**WHAT THE EXERCISE ASKS:**
Retype the items below verbatim, beginning at the line containing "Which is further, is" and continuing through the end of the items.

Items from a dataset
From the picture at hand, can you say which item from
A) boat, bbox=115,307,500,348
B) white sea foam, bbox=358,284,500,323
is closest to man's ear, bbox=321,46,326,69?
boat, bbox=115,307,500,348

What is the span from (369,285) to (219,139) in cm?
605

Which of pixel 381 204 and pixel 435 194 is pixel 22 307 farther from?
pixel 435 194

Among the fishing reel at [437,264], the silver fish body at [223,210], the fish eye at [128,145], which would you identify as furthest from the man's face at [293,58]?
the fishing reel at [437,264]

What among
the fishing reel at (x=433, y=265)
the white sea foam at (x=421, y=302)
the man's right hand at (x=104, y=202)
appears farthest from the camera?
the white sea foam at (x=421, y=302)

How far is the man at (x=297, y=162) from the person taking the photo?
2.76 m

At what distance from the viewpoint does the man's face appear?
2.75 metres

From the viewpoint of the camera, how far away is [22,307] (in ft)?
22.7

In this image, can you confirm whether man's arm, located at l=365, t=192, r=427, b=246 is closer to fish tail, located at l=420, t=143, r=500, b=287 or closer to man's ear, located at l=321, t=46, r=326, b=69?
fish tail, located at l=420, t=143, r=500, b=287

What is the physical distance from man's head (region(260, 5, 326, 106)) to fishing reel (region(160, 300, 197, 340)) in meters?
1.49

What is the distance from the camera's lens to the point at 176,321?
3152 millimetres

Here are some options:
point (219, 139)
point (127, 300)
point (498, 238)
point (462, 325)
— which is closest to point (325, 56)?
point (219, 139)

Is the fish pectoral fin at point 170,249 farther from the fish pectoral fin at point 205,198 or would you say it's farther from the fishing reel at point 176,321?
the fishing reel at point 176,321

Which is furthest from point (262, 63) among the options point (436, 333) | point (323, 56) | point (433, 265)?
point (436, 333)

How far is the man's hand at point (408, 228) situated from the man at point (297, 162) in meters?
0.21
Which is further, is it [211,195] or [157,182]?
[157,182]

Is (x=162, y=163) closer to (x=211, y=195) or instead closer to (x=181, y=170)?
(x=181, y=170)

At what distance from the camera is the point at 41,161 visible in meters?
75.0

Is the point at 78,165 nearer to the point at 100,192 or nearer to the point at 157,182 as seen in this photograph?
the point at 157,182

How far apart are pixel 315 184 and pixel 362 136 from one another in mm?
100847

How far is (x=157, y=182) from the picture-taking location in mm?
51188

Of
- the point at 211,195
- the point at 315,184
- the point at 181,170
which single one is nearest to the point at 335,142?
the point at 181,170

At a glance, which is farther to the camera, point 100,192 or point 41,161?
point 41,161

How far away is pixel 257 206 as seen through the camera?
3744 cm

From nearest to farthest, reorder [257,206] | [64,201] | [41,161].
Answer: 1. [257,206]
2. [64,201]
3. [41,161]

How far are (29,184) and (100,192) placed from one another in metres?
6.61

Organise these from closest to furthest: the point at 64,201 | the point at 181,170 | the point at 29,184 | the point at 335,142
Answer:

**EXERCISE SOLUTION:**
Which is further, is it [211,195] or [157,182]?
[157,182]

Is (x=162, y=163) closer to (x=211, y=195) or instead closer to (x=181, y=170)?
(x=181, y=170)

At what distance from the camera is the point at 41,161 visible in meters?
75.0

Is the point at 78,165 nearer to the point at 100,192 or nearer to the point at 157,182 as seen in this photograph?
the point at 157,182

How far apart are pixel 315 184 and pixel 362 136 from one another in mm?
100847

How far is (x=157, y=182) from the picture-taking location in mm?
51188

Of
- the point at 211,195
- the point at 315,184
- the point at 181,170
which single one is nearest to the point at 335,142?
the point at 181,170

At a glance, which is farther to the camera, point 100,192 or point 41,161?
point 41,161

How far away is pixel 257 206 as seen through the camera?
3744 cm

From nearest to farthest, reorder [257,206] | [64,201] | [41,161].
Answer: 1. [257,206]
2. [64,201]
3. [41,161]

How far are (29,184) and (100,192) placed from one another in metres?
6.61

Organise these from closest to furthest: the point at 64,201 | the point at 181,170 | the point at 29,184 | the point at 335,142
Answer:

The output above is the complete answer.